Furthermore, a study of graduation rates of 7,000 students at Western Kentucky University suggests that students who enter college without declaring a major may actually enjoy the best chance of graduating in four years.
Bethel’s newest plan to meet this current reality is an Undecided Major Program.
In their first two years, students who come to Bethel undecided will be guided in completing all lower-level general education requirements while exploring major areas.
Part of that “strategic exploration” is a one-credit-hour course – appropriately titled Major and Career Exploration – coordinated by Career Services staff.
This curriculum addition is set to begin with the entering class in 2014-15.
The Undecided Major initiative is part of an overall effort to ensure college success, starting when students first set foot on campus.
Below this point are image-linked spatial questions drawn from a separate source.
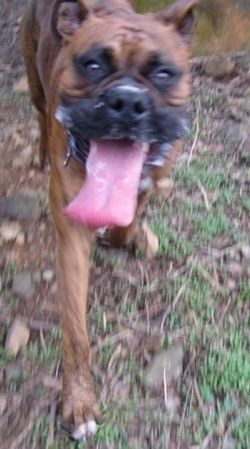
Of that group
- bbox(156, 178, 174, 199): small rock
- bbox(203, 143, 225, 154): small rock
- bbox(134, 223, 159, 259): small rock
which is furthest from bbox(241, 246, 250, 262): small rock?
Result: bbox(203, 143, 225, 154): small rock

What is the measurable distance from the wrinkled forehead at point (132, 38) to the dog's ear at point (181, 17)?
0.04 meters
Dan Quinlin, professor of languages and director of Bethel’s Center for Academic Development, shared results of his study of freshmen and whether they declare a major on beginning college, nationally and at Bethel.
The national demographics for students who say from the start they are “sure” about not changing their major, Quinlin says, shows them to have lower high school grade point averages and SAT/ACT scores, a less-rigorous high school education, more academic and social confidence and less-educated parents. They also tend to be a member of an ethnic minority group.
The comparison is with students who come to college undecided on or uncommitted to a major.
With that in mind, Bethel has several key components in its program for first-year students.
Liberal Education Advising has been in place for a number of years. All freshmen are divided into sections of College Issues Colloquy (freshman seminar), each led by a full-time professor who serves as a student’s academic adviser until s/he does declare a major.
Junior Renae Stucky, Moundridge, is one who credits her Liberal Education Adviser, Barbara Thiesen, with being an important resource in helping her decide on her major – history with secondary education licensure.
“I came to Bethel leaning toward history but undecided,” Stucky says. “I was worried I wouldn’t have many career options when I graduated. What could I add? Maybe teaching – but I wasn’t sure I was interested in teaching.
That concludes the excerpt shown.